Mi pasión por las danzas antiguas se ha visto recompensada. Mahmud, un amigo palestino de la época de Genet, me asegura que conoce a una mujer (quizás la última) capaz de bailar la danza de Ishtar, tan mencionada por los exploradores. Le ruego que me conduzca hasta ella, pero duda. Primero debería convencer a alguien, y no será fácil. No es un problema de dinero, dice con firmeza cuando se lo ofrezco, sino de confianza. El baile es bastante outrée. Asegura que me llamará.
Sólo dos días más tarde me cita en las proximidades de los almacenes Barbés. Caminamos unos diez minutos y subimos a un quinto piso sin ascensor. Abre la puerta un viejo árabe, muy vigoroso y bien plantado, con el cabello gris rapado a la manera militar, y nos hace pasar al saloncito donde ya tiene lista la tetera y una radio cassette.
Habla con Mahmud en árabe, de modo que no me entero de nada, pero sus modales son exquisitos y su voz sosegada y profunda. El té hirviente, el sol que filtra por la claraboya, la paz de la casa y el murmullo de las voces me adormecen.
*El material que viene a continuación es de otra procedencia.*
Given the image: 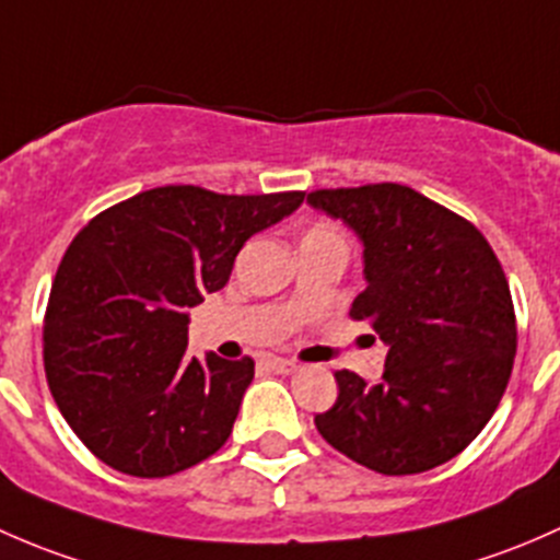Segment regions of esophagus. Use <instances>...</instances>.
<instances>
[{
  "instance_id": "34e87169",
  "label": "esophagus",
  "mask_w": 560,
  "mask_h": 560,
  "mask_svg": "<svg viewBox=\"0 0 560 560\" xmlns=\"http://www.w3.org/2000/svg\"><path fill=\"white\" fill-rule=\"evenodd\" d=\"M267 366L272 369L275 374H293L299 369L296 361H291V359H269Z\"/></svg>"
}]
</instances>
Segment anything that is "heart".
Here are the masks:
<instances>
[{
  "label": "heart",
  "instance_id": "heart-1",
  "mask_svg": "<svg viewBox=\"0 0 560 560\" xmlns=\"http://www.w3.org/2000/svg\"><path fill=\"white\" fill-rule=\"evenodd\" d=\"M307 237H339V234L337 229L328 226V223H315V226L307 232Z\"/></svg>",
  "mask_w": 560,
  "mask_h": 560
}]
</instances>
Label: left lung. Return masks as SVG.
Here are the masks:
<instances>
[{
    "instance_id": "left-lung-1",
    "label": "left lung",
    "mask_w": 560,
    "mask_h": 560,
    "mask_svg": "<svg viewBox=\"0 0 560 560\" xmlns=\"http://www.w3.org/2000/svg\"><path fill=\"white\" fill-rule=\"evenodd\" d=\"M307 205L364 245L366 288L350 318L388 345L380 383L334 374L339 396L315 415L320 436L380 475L455 458L491 420L515 361V307L499 258L466 218L399 183L323 188Z\"/></svg>"
}]
</instances>
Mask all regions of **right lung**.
<instances>
[{
    "label": "right lung",
    "instance_id": "obj_1",
    "mask_svg": "<svg viewBox=\"0 0 560 560\" xmlns=\"http://www.w3.org/2000/svg\"><path fill=\"white\" fill-rule=\"evenodd\" d=\"M302 191H142L67 247L43 328L50 394L85 447L131 477H170L226 445L253 359H186L188 310L221 291L253 234Z\"/></svg>",
    "mask_w": 560,
    "mask_h": 560
}]
</instances>
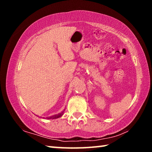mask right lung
<instances>
[{
    "label": "right lung",
    "instance_id": "right-lung-1",
    "mask_svg": "<svg viewBox=\"0 0 152 152\" xmlns=\"http://www.w3.org/2000/svg\"><path fill=\"white\" fill-rule=\"evenodd\" d=\"M63 114H64V111L60 113H59V114H58V115H53V116H51L50 117H48L47 119H57V118H59V117H60L62 116Z\"/></svg>",
    "mask_w": 152,
    "mask_h": 152
}]
</instances>
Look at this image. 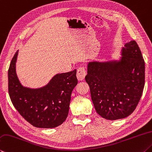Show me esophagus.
Instances as JSON below:
<instances>
[{"mask_svg":"<svg viewBox=\"0 0 152 152\" xmlns=\"http://www.w3.org/2000/svg\"><path fill=\"white\" fill-rule=\"evenodd\" d=\"M86 75V72L85 68L84 66H80L77 70V78L78 80H83L85 78V76Z\"/></svg>","mask_w":152,"mask_h":152,"instance_id":"esophagus-1","label":"esophagus"}]
</instances>
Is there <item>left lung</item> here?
Here are the masks:
<instances>
[{
	"mask_svg": "<svg viewBox=\"0 0 152 152\" xmlns=\"http://www.w3.org/2000/svg\"><path fill=\"white\" fill-rule=\"evenodd\" d=\"M87 72L85 80L99 115L115 120L134 111L145 84V62L136 41L124 45L120 60L90 62Z\"/></svg>",
	"mask_w": 152,
	"mask_h": 152,
	"instance_id": "obj_1",
	"label": "left lung"
}]
</instances>
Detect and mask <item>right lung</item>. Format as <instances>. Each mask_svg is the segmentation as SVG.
<instances>
[{
  "instance_id": "1",
  "label": "right lung",
  "mask_w": 152,
  "mask_h": 152,
  "mask_svg": "<svg viewBox=\"0 0 152 152\" xmlns=\"http://www.w3.org/2000/svg\"><path fill=\"white\" fill-rule=\"evenodd\" d=\"M18 50L8 72L9 93L16 110L27 122L40 128H53L68 116L72 92L78 84L76 70L58 74L45 86L32 89L20 84L16 72Z\"/></svg>"
}]
</instances>
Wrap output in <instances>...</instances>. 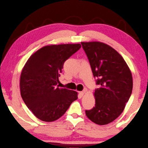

Despierto al sonido de una chirimía que abre la danza de Ishtar. Suena la orquestina con un ritmo ondulado. Como por encanto, aquí está la bailarina, ante mis ojos, y sufro una cruel decepción. Esta mujer no tiene menos de setenta años. La sonrisa desdentada produce espanto y siendo la danza, en efecto, bastante outrée, el cuerpo en ruinas sólo invita a la compasión. Me resigno.
Sin embargo, mis compañeros están fascinados. Cabecean siguiendo la música y alzan las manos para unirse imaginariamente a la danza. Se cruzan miradas de aprobación e incluso de entusiasmo. Me asalta la sospecha de que se burlan de mi, pero no, la sacerdotisa de Ishtar les ha seducido.
Cuando se retira, los árabes permanecen con la cabeza baja, sumidos en la reflexión. Finalmente, Mahmud se levanta y se funde en un abrazo con nuestro anfitrión. Cuando me despido, el anciano me dice en un francés arcaico:
“¡Ah, señor! Usted sólo ha visto una manzana caída del árbol, podrida y devorada por las hormigas. Nosotros hemos visto la flor que había sido este fruto. Y el viento de abril la agitaba. Dios sea con usted.”
Ya en la calle le pregunto a Mahmud dónde encontró a la bailarina. Con una sonrisa tan fina como su media luna, me responde:
“¡Ah, no! ¡Ella me encontró a mi! Es su esposa. Es mi madre”.